Sure they did! This wasn't the first time AVTC has parrotted an instablog at SA, as they stated "AVT Preferred Over Coinstar in Seeking Alpha" in this press release.
While sales grew rapidly in 2012, they did so without an improvement in profits. The company's cashflow statement and balance sheet don't show distress, but the fact that they are effectively selling stock at a discount to the public through their notes program and engaging in very expensive financing with the father of the Chairman is a major red flag. The issue with their accountant and the fact that they are no longer an SEC filer and have yet to provide a Q-1 report with OTC Markets is another red flag. One has to wonder what Chairman Illingworth's interests might be given that he owns only 22K shares and draws no salary.

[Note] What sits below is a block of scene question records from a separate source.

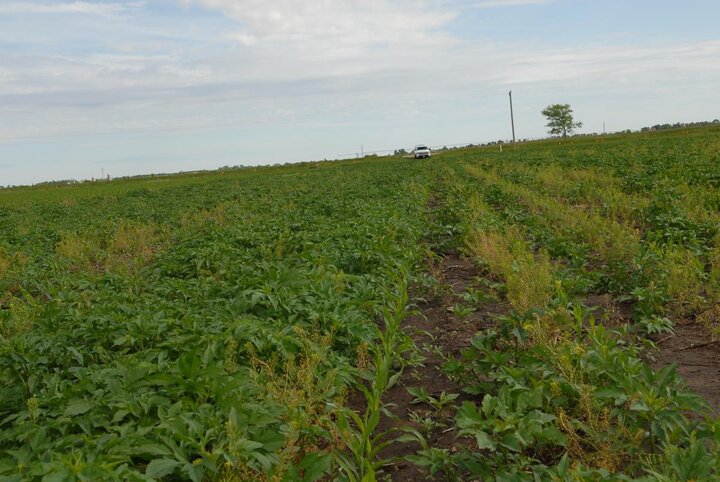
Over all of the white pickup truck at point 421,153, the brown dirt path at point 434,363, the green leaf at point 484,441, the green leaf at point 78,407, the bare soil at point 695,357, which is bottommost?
the bare soil at point 695,357

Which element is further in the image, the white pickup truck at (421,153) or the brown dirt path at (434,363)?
the white pickup truck at (421,153)

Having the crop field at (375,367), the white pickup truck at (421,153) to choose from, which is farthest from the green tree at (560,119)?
the crop field at (375,367)

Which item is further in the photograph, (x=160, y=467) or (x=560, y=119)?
(x=560, y=119)

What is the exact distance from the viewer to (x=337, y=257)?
24.7 ft

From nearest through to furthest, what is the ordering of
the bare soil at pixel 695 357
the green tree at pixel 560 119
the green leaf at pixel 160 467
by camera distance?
the green leaf at pixel 160 467 < the bare soil at pixel 695 357 < the green tree at pixel 560 119

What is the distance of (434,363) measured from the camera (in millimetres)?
4863

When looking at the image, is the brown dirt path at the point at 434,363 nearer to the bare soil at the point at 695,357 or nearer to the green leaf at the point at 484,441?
the green leaf at the point at 484,441

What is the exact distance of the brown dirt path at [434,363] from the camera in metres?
3.57

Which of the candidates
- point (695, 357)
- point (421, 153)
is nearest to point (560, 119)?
point (421, 153)

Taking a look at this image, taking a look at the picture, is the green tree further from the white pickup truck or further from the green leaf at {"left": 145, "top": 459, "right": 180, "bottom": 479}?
the green leaf at {"left": 145, "top": 459, "right": 180, "bottom": 479}

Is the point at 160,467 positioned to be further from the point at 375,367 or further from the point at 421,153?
the point at 421,153

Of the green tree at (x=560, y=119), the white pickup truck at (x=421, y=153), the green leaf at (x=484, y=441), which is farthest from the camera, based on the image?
the green tree at (x=560, y=119)

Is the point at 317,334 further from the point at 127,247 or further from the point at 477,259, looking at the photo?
the point at 127,247

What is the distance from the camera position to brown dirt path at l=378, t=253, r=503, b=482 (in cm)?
357
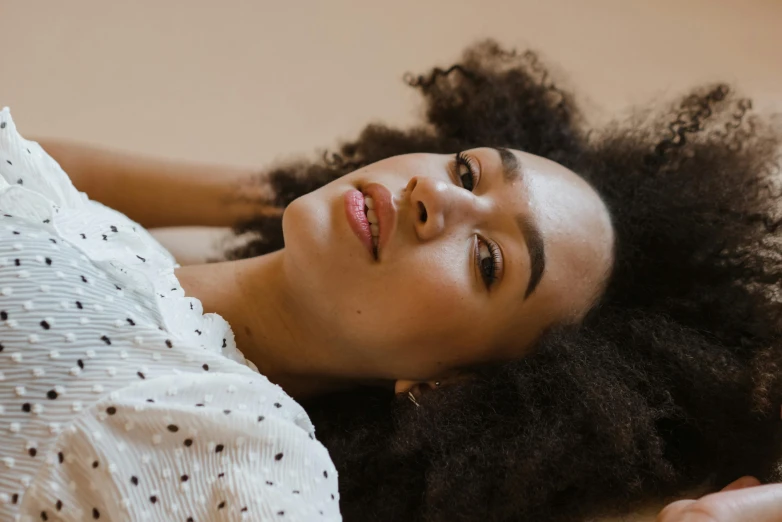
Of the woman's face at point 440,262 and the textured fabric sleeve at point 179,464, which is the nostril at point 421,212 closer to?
the woman's face at point 440,262

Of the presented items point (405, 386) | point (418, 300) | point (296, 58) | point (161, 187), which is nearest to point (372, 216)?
point (418, 300)

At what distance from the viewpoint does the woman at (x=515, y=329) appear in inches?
35.7

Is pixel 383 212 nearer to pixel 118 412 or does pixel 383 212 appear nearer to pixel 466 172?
pixel 466 172

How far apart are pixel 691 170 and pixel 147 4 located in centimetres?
123

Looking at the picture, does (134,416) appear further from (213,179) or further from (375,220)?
(213,179)

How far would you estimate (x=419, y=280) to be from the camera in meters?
0.91

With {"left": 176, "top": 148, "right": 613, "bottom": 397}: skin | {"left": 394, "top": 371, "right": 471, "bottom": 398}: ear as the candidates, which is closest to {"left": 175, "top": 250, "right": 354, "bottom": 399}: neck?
{"left": 176, "top": 148, "right": 613, "bottom": 397}: skin

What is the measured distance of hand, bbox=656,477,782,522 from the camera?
695 mm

With a fully-diluted share-count of approximately 27.4mm shares, the stock appear to be overvalued rather substantially at $2.65 ($73mm). Based on 2012 net income of $864K and assuming a PE of 20X, which is generous, I get a price of $0.60. Even at 30X the value would be less than $1. Tangible book value per share is $0.41 on a fully-diluted basis.
Disclosure: I have no positions in any stocks mentioned, and no plans to initiate any positions within the next 72 hours. I wrote this article myself, and it expresses my own opinions. I am not receiving compensation for it (other than from Seeking Alpha). I have no business relationship with any company whose stock is mentioned in this article.